- [Some records]

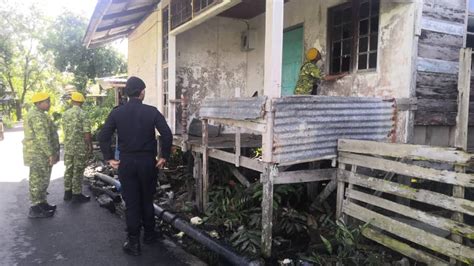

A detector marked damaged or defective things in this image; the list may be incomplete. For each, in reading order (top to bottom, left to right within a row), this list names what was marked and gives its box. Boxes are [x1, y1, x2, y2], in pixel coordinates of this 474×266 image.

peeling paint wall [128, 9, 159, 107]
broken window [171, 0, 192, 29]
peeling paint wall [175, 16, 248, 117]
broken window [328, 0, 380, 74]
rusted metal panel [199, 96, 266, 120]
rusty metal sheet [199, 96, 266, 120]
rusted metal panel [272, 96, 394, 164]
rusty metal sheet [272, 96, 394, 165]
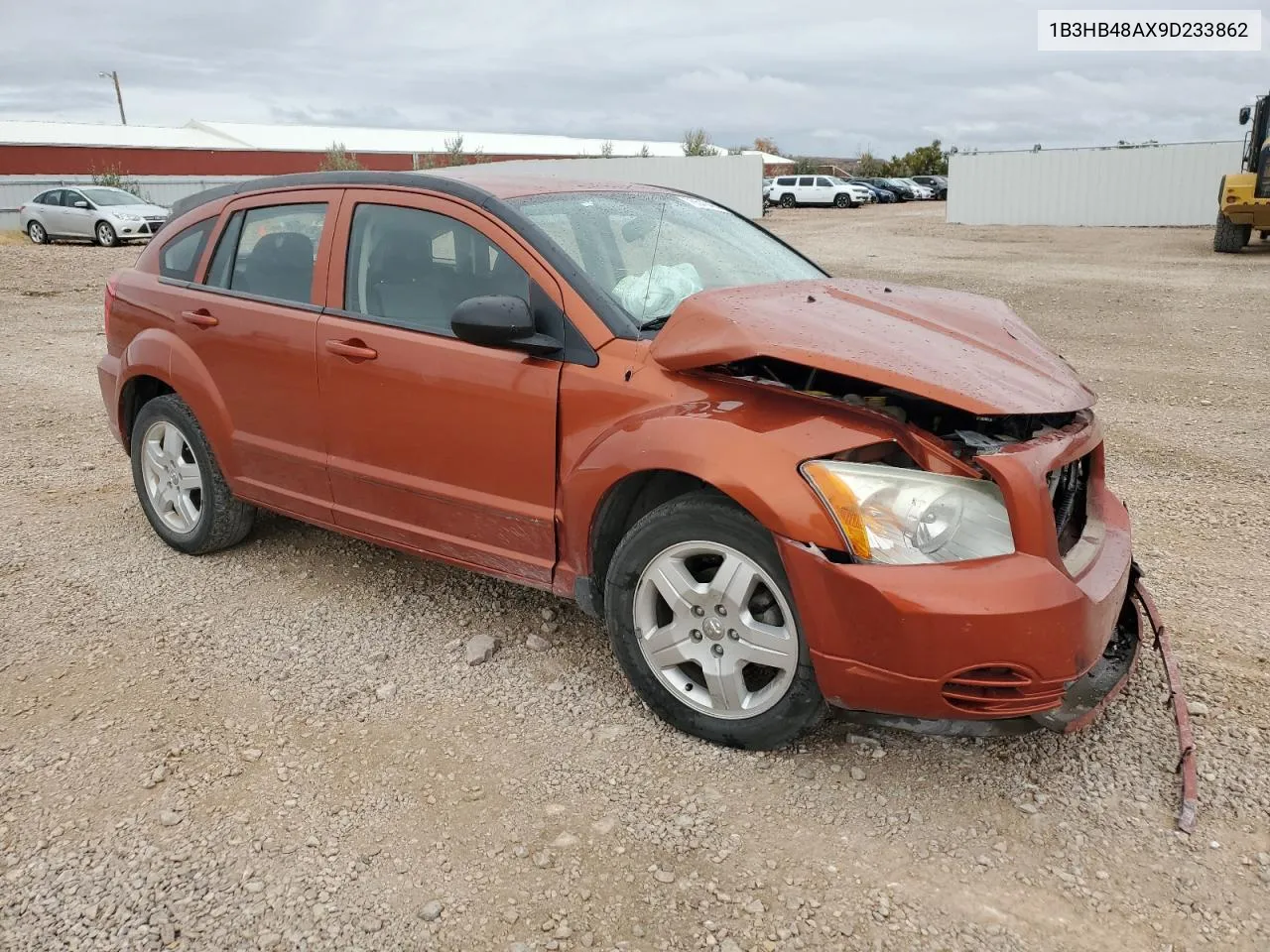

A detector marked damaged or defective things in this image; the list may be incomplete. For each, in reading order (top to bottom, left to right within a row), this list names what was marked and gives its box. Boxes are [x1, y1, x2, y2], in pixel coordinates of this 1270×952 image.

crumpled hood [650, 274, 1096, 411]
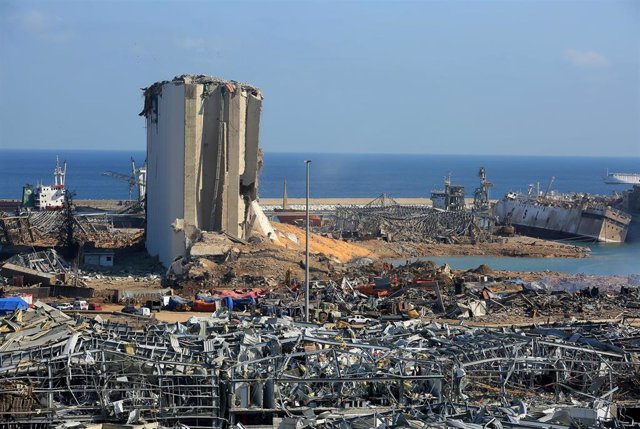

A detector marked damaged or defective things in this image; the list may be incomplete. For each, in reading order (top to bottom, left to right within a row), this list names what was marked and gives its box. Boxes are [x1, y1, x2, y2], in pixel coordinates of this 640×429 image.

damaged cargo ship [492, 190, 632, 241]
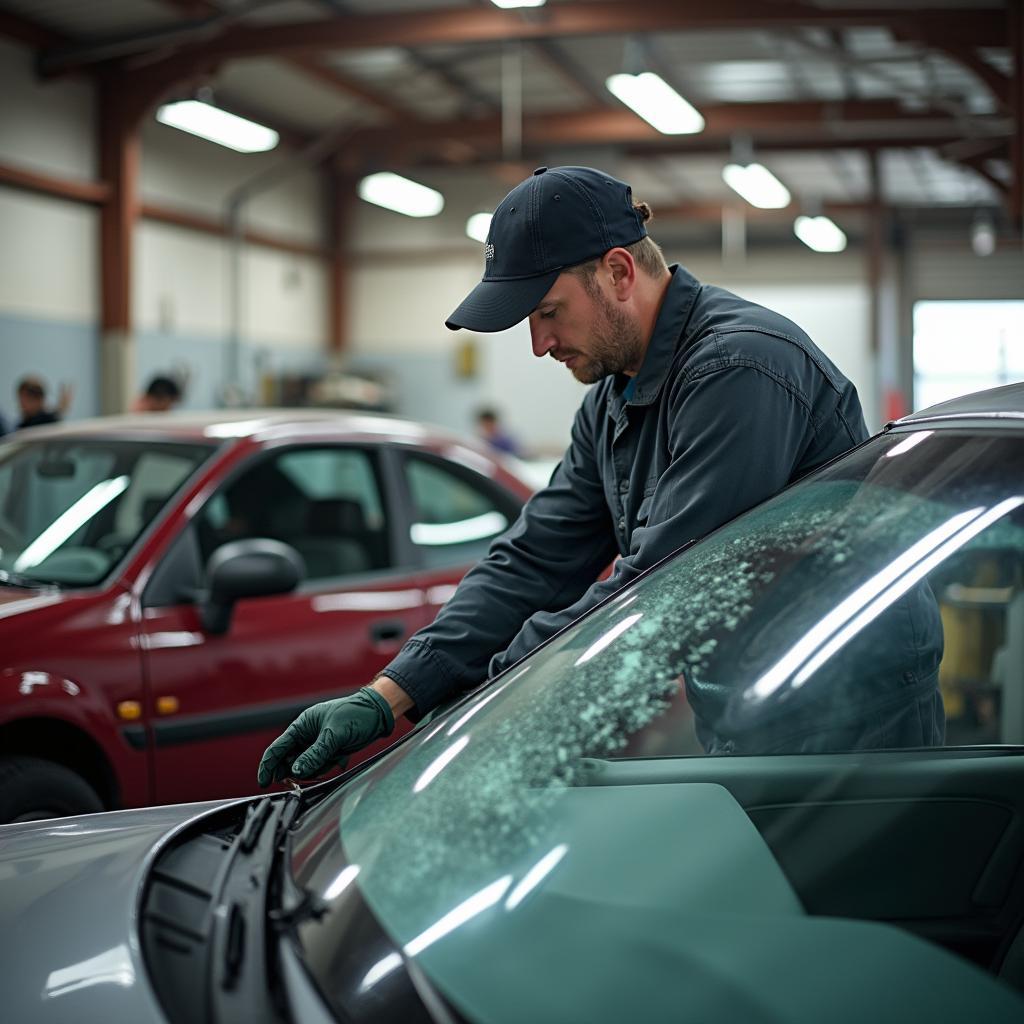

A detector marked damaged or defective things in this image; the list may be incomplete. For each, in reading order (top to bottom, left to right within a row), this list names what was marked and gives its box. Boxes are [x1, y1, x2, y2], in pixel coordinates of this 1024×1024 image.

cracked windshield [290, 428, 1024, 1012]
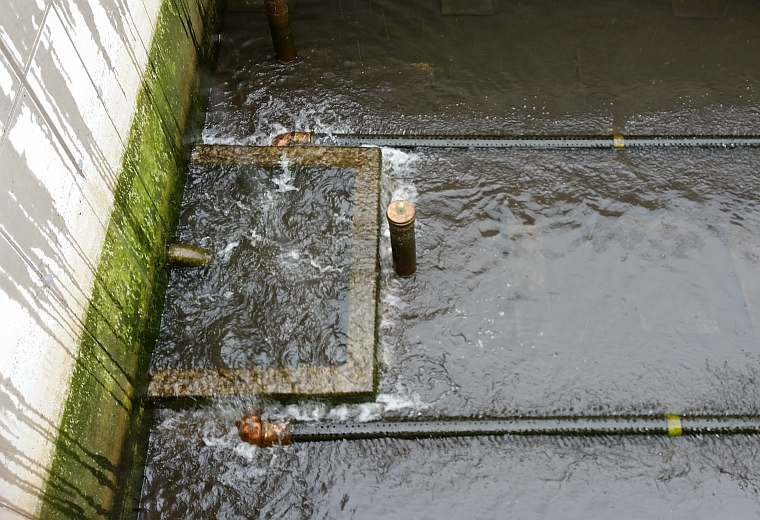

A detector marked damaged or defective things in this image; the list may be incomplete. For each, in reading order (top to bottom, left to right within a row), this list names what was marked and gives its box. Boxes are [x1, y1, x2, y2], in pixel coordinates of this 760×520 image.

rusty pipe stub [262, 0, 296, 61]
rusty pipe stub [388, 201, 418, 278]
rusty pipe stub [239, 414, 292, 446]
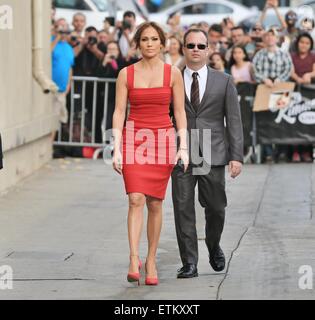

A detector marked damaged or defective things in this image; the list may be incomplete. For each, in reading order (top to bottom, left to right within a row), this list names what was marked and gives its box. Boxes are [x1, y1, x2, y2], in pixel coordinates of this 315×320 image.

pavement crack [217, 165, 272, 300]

---

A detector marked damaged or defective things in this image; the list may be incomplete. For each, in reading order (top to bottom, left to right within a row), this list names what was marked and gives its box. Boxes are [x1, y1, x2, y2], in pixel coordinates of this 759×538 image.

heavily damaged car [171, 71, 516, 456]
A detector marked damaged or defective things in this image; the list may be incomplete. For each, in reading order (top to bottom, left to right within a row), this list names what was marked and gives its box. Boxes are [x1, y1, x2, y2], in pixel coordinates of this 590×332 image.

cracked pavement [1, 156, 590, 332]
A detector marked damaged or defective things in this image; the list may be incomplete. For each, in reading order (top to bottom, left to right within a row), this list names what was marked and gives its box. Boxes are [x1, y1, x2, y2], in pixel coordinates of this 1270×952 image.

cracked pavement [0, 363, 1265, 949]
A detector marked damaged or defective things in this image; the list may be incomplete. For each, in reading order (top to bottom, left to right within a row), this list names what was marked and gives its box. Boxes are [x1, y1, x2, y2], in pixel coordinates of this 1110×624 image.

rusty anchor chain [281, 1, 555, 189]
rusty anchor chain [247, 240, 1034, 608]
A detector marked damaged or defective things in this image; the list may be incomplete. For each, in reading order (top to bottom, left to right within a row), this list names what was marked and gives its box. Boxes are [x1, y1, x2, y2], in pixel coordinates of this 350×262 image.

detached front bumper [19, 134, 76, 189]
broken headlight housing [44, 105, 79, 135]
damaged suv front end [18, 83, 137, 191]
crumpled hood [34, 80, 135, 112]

- [What you have to do] Please copy the rows from the line with "this 590×332 image." up to and including the line with "cracked pavement [1, 156, 590, 332]", renaming "detector" to "scanner" and leaving everything else unchanged.

- [Response below]
A scanner marked damaged or defective things in this image; the list may be incomplete. For each, in reading order (top to bottom, left to right within a row), this list names what was marked and gives its box. Boxes are [x1, y1, x2, y2], in pixel coordinates of this 590×332 image.

cracked pavement [1, 156, 590, 332]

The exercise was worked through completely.